Virtual Assistant News Desk·

Tuberculosis remains a significant public health challenge in the United States, with the CDC reporting 8,300 new TB cases in 2024 — a figure complicated by rising rates of multidrug-resistant TB (MDR-TB) and an increasingly mobile patient population that complicates contact investigation and treatment completion. TB clinics and respiratory infection programs operate at the intersection of individual clinical care and population health management, generating administrative demands that are unlike those of any other specialty.

Why TB Administration Is Distinctly Demanding

Tuberculosis management involves administrative tasks that span months or years per patient. Active TB treatment requires 6 to 9 months of multi-drug therapy, much of it delivered through directly observed therapy (DOT) protocols where staff or trained observers verify each dose. Latent TB infection (LTBI) treatment, while shorter, requires consistent patient outreach and adherence monitoring for programs managing hundreds of patients simultaneously.

Contact investigation is an administrative and logistical operation unto itself. When an active TB case is identified, clinical staff must identify, locate, and test all close contacts — a process that can involve dozens of individuals across multiple settings including households, workplaces, and congregate living facilities.

The National Tuberculosis Controllers Association's 2025 Workforce and Operations Survey found that contact investigation coordination and DOT scheduling consumed an average of 35% of non-clinical staff time at TB programs — hours that came at the direct expense of patient communication, billing, and data reporting.

Public health reporting requirements add another layer. TB programs must file reports with local and state health departments within defined timeframes, maintain treatment completion records, and submit data for national surveillance.

How a Virtual Assistant Strengthens TB Program Operations

A virtual assistant trained in TB clinic workflows addresses the administrative tasks that strain program capacity.

Contact investigation coordination.
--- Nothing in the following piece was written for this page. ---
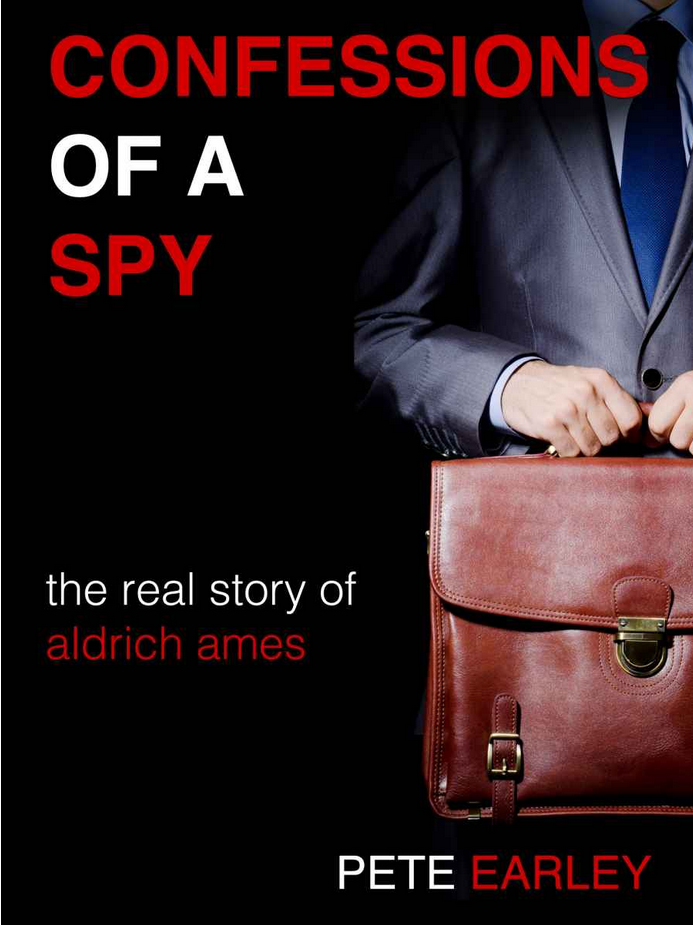 Confessions of a Spy: The Real Story of Aldrich Ames by Pete Earley eBook Cover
When a new active TB case is reported, VAs support the administrative layer of contact investigation: organizing contact lists provided by clinical staff, scheduling TB testing appointments for identified contacts, sending appointment reminders, and tracking testing completion status. They flag incomplete contact follow-up for clinical team attention within defined timeframes.

DOT scheduling and follow-up. VAs manage DOT scheduling matrices, coordinate with community health workers or video DOT platforms, and track adherence status across the patient panel. They initiate outreach for missed DOT encounters per clinic protocols and document outreach attempts in the electronic health record.
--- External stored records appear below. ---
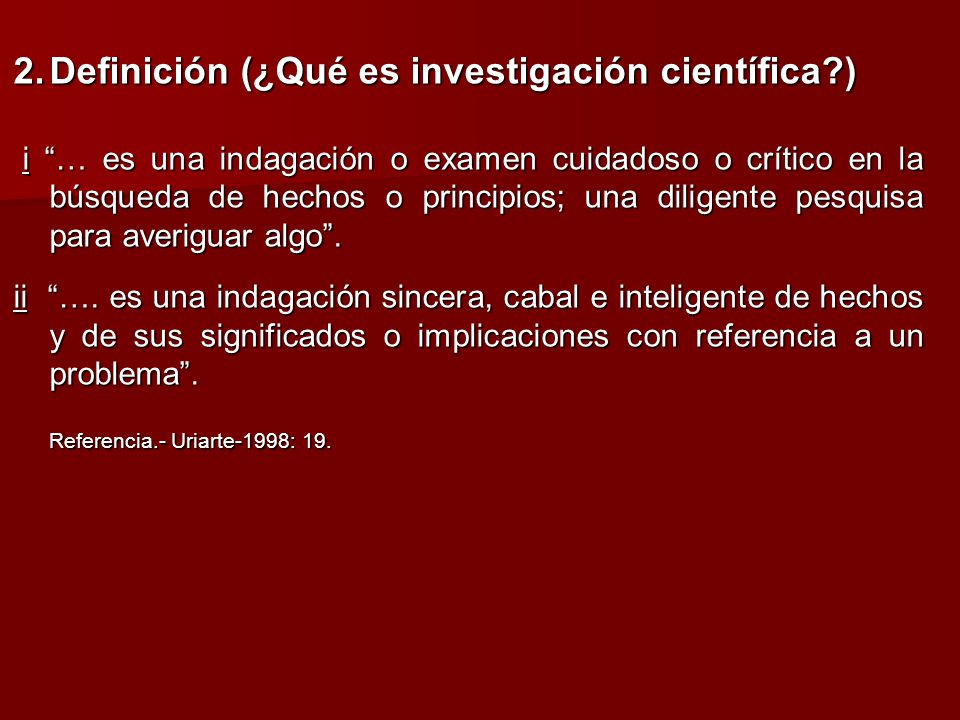 2.Definición (¿Qué es investigación científica?) i … es una indagación o examen cuidadoso o crítico en la búsqueda de hechos o principios; una diligen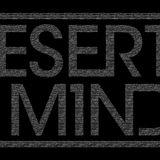 Desert Minds - Mindcast EP. #8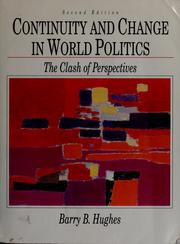 Cover of: Continuity and change in world politics | Barry Hughes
Public health reporting support. VAs prepare initial case report forms and supporting documentation for submission to local and state health departments, working from templates and provider-completed clinical summaries. They track reporting deadlines and confirm submission receipt.

LTBI patient outreach and adherence monitoring. For patients on LTBI treatment regimens — including isoniazid, rifampin, or 3HP protocols — VAs manage monthly or bimonthly check-in outreach, compile adherence summaries, and coordinate pill count pickups or pharmacy refills.
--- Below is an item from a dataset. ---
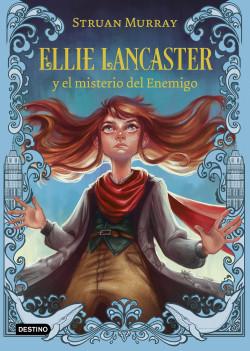 Ellie Lancaster y el misterio del Enemigo - Struan Murray   Planeta de Libros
Referral and coordination with public health partners. TB programs work closely with county health departments, homeless services, corrections health programs, and immigration health services. VAs manage the administrative layer of those relationships: faxing records, scheduling shared appointments, and tracking handoff documentation.

Billing and program documentation. TB care billing involves public health program codes, evaluation and management codes, and, in some settings, medication administration codes. VAs support billing accuracy, insurance verification for insured patients, and documentation for federally funded program reporting requirements.

The Operational and Public Health Stakes

Treatment completion rates for active TB drive both patient outcomes and transmission prevention. A 2025 CDC analysis found that practices with systematic DOT scheduling and adherence follow-up achieved treatment completion rates 19 percentage points higher than programs relying on ad hoc patient self-reporting. Administrative infrastructure is not incidental to those outcomes — it is the mechanism that delivers them.

Stealth Agents provides TB clinic and respiratory infection program virtual assistants trained in contact investigation coordination, DOT scheduling, and public health reporting workflows — giving programs the administrative capacity to meet both their clinical and public health obligations.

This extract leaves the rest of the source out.